She honestly didn’t know. She could’ve been standing on the beach for an hour before she went to sit beside Emma. But then her parents would’ve arrived.

“Maybe fifteen minutes,” she said. “Probably ten.”

“License plate?”

Ginger rattled it off for him, and the call ended with him saying, “Stay at the ranch. I’m going to text you my personal number. If he comes back, I need you to call me instantly. Understand?”

“Yes, sir,” she said miserably. She was never going to get another inmate from the BOP, and the ranch benefited from that money. She slouched into the passenger window thinking, I never want another inmate from the BOP anyway. Never, never, never.

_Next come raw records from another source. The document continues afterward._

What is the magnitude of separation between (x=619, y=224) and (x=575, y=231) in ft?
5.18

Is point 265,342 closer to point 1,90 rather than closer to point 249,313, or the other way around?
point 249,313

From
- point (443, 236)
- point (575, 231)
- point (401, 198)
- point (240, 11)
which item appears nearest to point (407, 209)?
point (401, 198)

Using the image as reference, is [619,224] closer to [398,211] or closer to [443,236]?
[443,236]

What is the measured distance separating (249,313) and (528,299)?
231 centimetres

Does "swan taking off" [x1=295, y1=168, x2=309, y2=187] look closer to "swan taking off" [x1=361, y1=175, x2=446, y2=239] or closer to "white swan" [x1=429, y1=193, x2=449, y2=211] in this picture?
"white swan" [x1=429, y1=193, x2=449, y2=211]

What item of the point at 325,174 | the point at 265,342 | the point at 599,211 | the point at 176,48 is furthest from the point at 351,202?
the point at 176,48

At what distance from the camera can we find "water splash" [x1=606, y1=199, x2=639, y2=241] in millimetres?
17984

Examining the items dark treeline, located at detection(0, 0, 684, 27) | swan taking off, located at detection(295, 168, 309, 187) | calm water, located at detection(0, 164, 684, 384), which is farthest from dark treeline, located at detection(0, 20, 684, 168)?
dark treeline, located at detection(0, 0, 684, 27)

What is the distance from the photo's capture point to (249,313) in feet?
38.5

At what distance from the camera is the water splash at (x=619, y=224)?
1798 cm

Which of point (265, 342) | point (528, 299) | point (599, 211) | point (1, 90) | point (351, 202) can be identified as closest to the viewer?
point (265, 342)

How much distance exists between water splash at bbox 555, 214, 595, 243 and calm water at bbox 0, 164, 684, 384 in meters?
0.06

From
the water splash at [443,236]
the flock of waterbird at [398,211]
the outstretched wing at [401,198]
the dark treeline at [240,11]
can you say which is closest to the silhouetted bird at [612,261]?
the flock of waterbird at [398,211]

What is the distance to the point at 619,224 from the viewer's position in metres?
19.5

Hours later, Ginger sat on the couch having given up trying to entertain the Unit Officers that had made the drive from River Bay. The local police had been at the ranch by the time Ginger and Emma had returned from the beach, but no one had seen Nate leave except Ginger.

She’d given them every detail she could remember, and they’d conveyed it all to their counterparts at the mall. Emma had tried to put on the news, but that only upset Ginger even more, and they’d sat in silence until the officers had arrived.

Emma had served coffee and leftover cookies from the night before. Ginger gave the same interview. They tried calling Nate and Nick, and neither one answered. The worry sitting in the bottom of Ginger’s stomach felt like acid, and she couldn’t get rid of it no matter how hard she tried.

A radio beeped, and a voice came from one of the officer’s belts. “Be advised, we have the suspect’s truck turning onto the road. Again, the suspect’s truck with license plate four-seven-seven-alpha-charlie-beta-alpha has just turned onto the ranch road.”

Ginger shot to her feet despite one officer saying, “Ma’am.”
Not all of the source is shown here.